* **Study questions**
a. In the text about the local-versus-cloud benchmark, what heading appears at the top of the tested document?
b. Retype the passage of the benchmark text from "A lot of our" up to and including "the first one.".

A lot of our clients can’t send their data to a third-party API. Healthcare, finance, legal. Others can in principle, but don’t want a metered per-token bill on millions of internal documents, or want to fine-tune a model on their own data without it leaving their environment. So the cloud-or-local question keeps coming up. We wanted to see where the gap actually is right now, so we set up a benchmark and started running tasks through it. This is the first one.
The setup
We’re testing on a single NVIDIA DGX Spark in our office. It’s a new piece of hardware from NVIDIA built specifically for running LLMs locally, and we wanted to see what it could do. Three open-source models running on it:
Six frontier cloud models from public APIs: Claude Opus 4.7, GPT-5, GPT-5.4, Gemini 2.5 Pro, Gemini 3 Pro Preview, and Gemini 3.1 Pro Preview.
Same prompts, same expected outputs, same scoring rubric. Pass or fail per question, then total.
The task
For our first run we picked something close to a real client workflow: pulling structured data out of a scanned business document. One document, 32 questions. Vendor name, totals, addresses, dates, payment terms, line items, plus a few harder ones about handwriting in the margins.
The first question is a trap. The document looks like an invoice (vendor block, line items, totals, the works), but the heading at the top says CONFIRMATION OF ORDER. Question 1 just asks: “Is this an invoice? Yes or no.” An answer of yes aligns with the document’s layout. An answer of no aligns with the heading.
* The image shown is an AI-generated reproduction of the document we tested on. The “CONFIRMATION OF ORDER” heading and the invoice-style layout are preserved; the specific vendor name, addresses, and amounts may differ.

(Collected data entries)

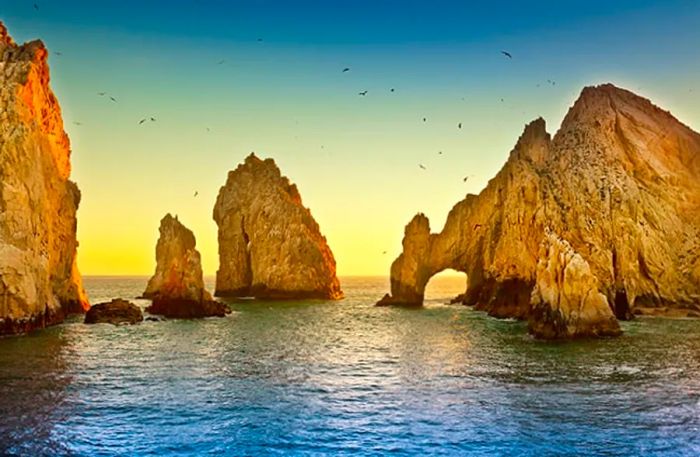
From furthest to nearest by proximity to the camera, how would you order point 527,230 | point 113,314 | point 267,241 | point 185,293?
point 267,241 < point 527,230 < point 185,293 < point 113,314

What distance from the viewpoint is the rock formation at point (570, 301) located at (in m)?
42.3

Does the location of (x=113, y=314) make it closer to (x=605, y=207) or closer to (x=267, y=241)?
(x=267, y=241)

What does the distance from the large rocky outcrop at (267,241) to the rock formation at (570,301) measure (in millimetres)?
66897

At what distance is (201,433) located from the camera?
20078 mm

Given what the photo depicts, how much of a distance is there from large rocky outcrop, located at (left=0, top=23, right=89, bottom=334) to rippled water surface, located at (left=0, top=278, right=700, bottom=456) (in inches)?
161

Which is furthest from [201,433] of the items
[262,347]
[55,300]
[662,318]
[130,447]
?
[662,318]

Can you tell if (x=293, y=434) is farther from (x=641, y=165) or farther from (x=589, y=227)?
(x=641, y=165)

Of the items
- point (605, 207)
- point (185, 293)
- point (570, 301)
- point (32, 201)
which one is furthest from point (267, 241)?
point (570, 301)

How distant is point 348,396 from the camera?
85.0 ft

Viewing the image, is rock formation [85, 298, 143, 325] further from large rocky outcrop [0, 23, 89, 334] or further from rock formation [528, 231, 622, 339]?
rock formation [528, 231, 622, 339]

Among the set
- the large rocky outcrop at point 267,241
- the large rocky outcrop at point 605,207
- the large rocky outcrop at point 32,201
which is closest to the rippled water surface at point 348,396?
the large rocky outcrop at point 32,201

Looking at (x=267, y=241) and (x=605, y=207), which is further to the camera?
(x=267, y=241)

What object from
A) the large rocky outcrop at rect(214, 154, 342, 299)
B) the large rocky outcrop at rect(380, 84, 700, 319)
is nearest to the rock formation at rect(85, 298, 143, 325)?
the large rocky outcrop at rect(380, 84, 700, 319)

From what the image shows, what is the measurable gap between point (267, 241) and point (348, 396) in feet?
279
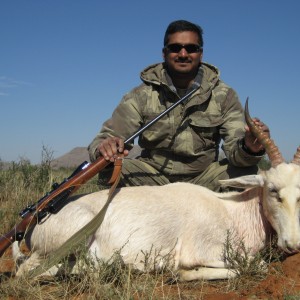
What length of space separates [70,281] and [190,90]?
2995mm

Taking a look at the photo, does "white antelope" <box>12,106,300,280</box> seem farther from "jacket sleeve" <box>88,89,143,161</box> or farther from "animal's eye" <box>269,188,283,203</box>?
"jacket sleeve" <box>88,89,143,161</box>

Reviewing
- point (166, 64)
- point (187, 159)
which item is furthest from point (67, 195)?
point (166, 64)

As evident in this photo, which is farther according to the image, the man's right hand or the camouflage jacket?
the camouflage jacket

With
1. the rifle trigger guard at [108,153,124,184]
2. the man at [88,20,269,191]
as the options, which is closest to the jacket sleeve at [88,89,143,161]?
the man at [88,20,269,191]

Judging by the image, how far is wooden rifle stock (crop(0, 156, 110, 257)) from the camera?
388 cm

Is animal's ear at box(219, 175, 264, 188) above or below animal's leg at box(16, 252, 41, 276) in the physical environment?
above

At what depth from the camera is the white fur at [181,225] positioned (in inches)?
156

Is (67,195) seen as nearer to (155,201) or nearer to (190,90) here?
(155,201)

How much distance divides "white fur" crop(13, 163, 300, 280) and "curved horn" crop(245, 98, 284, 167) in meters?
0.10

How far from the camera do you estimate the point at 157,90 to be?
5934 millimetres

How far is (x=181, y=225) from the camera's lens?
13.9ft

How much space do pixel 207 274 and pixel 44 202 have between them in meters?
1.64

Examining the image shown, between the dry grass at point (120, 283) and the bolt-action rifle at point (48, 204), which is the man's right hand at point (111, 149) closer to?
the bolt-action rifle at point (48, 204)

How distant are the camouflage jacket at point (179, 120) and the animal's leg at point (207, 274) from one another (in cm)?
208
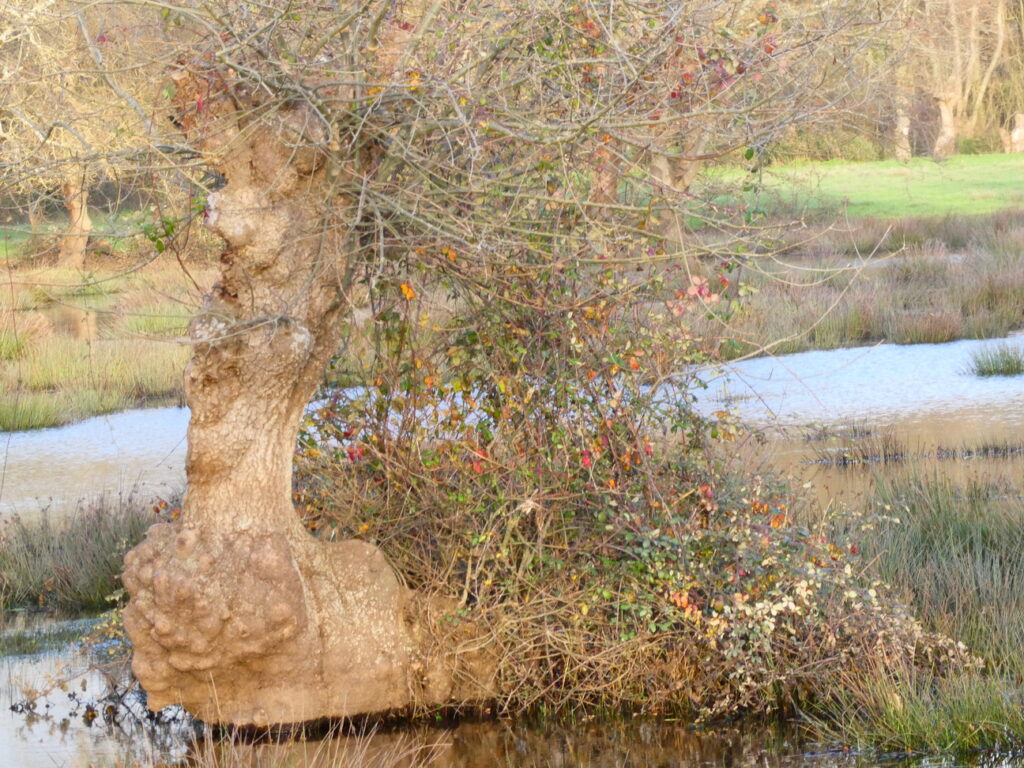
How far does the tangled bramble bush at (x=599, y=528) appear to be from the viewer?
5.61 m

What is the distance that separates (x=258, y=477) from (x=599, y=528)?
1.49m

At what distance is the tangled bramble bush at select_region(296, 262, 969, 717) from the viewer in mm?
5605

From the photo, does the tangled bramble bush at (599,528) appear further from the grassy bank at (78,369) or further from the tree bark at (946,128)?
the tree bark at (946,128)

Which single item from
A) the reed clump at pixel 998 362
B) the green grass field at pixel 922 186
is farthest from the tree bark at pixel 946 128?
the reed clump at pixel 998 362

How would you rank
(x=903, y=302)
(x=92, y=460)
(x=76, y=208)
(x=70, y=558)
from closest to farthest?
1. (x=76, y=208)
2. (x=70, y=558)
3. (x=92, y=460)
4. (x=903, y=302)

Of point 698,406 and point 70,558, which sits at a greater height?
point 70,558

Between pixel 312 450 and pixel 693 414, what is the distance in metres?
1.77

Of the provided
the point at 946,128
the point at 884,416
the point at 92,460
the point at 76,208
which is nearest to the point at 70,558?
the point at 76,208

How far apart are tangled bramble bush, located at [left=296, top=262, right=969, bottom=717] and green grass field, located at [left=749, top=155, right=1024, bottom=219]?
51.9 ft

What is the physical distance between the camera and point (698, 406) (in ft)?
40.4

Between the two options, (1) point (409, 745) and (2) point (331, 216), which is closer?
(2) point (331, 216)

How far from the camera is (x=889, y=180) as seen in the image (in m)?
34.4

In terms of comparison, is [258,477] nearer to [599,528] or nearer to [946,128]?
[599,528]

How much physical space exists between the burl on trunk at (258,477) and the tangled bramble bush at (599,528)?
0.41 metres
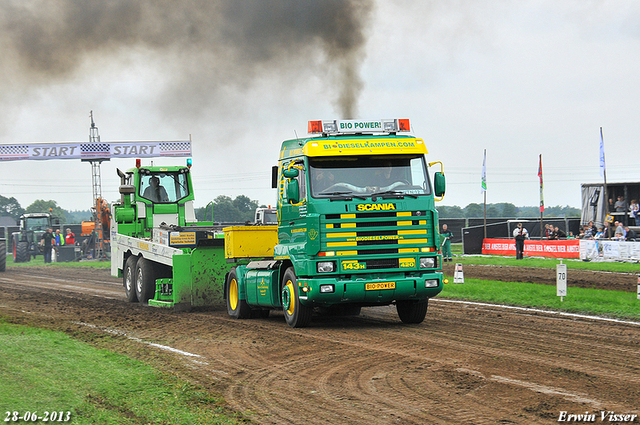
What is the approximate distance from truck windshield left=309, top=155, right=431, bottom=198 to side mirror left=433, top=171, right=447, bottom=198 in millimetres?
120

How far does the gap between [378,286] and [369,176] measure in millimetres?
1827

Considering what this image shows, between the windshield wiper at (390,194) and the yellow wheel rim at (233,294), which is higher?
the windshield wiper at (390,194)

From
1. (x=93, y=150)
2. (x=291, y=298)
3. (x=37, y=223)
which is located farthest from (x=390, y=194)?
(x=37, y=223)

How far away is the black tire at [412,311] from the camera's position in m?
12.9

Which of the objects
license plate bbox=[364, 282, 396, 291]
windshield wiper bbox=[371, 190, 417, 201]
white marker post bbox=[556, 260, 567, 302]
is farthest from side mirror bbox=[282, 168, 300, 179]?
white marker post bbox=[556, 260, 567, 302]

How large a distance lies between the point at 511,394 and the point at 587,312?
26.5 ft

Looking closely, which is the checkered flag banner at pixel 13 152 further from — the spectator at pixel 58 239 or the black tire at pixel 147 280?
the black tire at pixel 147 280

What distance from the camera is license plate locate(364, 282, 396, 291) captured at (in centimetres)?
1180

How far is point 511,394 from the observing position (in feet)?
23.8

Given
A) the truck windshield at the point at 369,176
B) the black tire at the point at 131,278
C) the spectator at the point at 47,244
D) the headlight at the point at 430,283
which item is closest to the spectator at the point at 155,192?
the black tire at the point at 131,278

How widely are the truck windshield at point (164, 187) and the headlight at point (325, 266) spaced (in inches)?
357

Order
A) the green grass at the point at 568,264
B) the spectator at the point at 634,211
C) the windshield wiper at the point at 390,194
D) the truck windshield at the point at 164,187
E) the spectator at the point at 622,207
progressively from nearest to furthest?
the windshield wiper at the point at 390,194 → the truck windshield at the point at 164,187 → the green grass at the point at 568,264 → the spectator at the point at 634,211 → the spectator at the point at 622,207

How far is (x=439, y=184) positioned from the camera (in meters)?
12.1

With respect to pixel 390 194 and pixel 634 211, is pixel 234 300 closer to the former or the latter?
pixel 390 194
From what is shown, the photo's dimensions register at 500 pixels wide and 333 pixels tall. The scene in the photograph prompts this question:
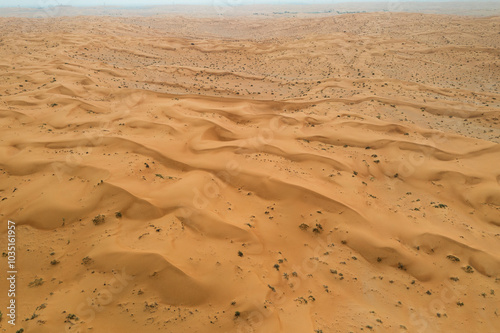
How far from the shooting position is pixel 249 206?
355 cm

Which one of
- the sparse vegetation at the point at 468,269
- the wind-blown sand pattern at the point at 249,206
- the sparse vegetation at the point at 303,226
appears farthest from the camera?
the sparse vegetation at the point at 303,226

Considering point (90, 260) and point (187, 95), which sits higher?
point (187, 95)

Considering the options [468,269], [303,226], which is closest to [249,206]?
[303,226]

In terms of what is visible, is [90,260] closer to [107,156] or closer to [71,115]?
[107,156]

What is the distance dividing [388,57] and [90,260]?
12.4 meters

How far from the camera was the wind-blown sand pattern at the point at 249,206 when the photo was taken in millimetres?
2461

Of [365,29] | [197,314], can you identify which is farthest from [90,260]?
[365,29]

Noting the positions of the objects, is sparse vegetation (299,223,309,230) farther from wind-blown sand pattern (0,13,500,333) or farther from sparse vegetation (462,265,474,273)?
sparse vegetation (462,265,474,273)

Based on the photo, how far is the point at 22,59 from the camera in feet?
31.7

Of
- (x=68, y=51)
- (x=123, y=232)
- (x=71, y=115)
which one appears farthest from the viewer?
(x=68, y=51)

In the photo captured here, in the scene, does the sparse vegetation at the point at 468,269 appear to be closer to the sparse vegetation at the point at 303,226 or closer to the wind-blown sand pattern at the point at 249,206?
the wind-blown sand pattern at the point at 249,206

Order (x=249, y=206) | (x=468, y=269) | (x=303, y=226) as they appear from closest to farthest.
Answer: (x=468, y=269) < (x=303, y=226) < (x=249, y=206)

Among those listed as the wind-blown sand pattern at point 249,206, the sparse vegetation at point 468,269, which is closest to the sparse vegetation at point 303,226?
the wind-blown sand pattern at point 249,206

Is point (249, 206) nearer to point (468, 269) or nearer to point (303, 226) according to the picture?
point (303, 226)
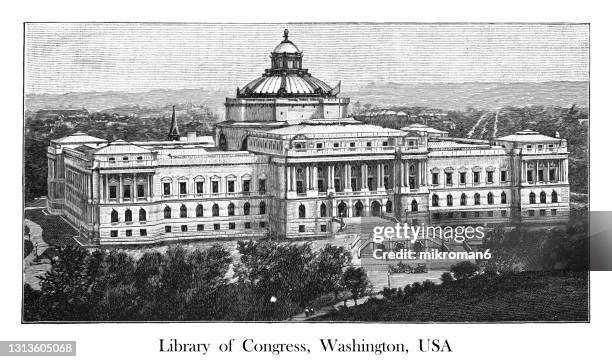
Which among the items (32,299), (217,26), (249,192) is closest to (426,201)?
(249,192)

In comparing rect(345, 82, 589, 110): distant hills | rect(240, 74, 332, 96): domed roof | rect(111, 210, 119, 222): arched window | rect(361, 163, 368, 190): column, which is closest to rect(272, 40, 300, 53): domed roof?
rect(240, 74, 332, 96): domed roof

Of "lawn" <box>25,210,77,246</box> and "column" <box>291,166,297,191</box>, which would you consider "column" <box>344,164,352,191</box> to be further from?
"lawn" <box>25,210,77,246</box>

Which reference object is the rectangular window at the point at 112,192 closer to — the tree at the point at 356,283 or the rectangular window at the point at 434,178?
the tree at the point at 356,283

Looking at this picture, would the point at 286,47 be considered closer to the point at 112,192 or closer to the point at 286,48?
the point at 286,48

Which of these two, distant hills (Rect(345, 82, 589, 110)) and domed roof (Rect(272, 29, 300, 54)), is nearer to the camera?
domed roof (Rect(272, 29, 300, 54))

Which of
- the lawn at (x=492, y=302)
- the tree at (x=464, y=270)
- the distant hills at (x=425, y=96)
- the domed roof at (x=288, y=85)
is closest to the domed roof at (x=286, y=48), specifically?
the domed roof at (x=288, y=85)
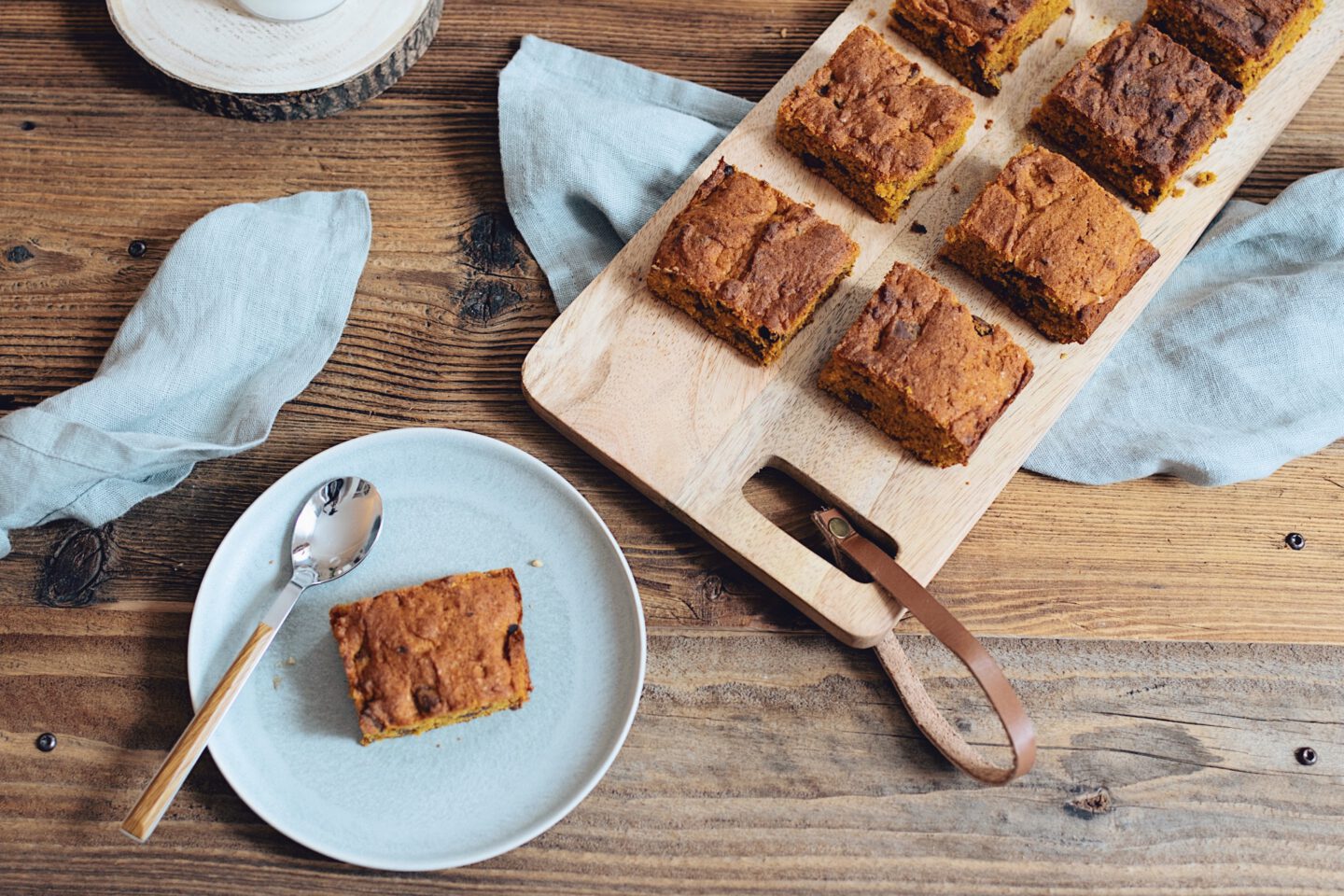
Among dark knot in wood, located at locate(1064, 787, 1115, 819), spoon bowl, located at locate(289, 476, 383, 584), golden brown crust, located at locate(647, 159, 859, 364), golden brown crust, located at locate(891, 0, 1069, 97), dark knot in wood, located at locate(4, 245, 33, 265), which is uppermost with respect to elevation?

* **Answer section**
a. CONFIRMATION OF ORDER

b.
A lot of our clients can’t send their data to a third-party API. Healthcare, finance, legal. Others can in principle, but don’t want a metered per-token bill on millions of internal documents, or want to fine-tune a model on their own data without it leaving their environment. So the cloud-or-local question keeps coming up. We wanted to see where the gap actually is right now, so we set up a benchmark and started running tasks through it. This is the first one.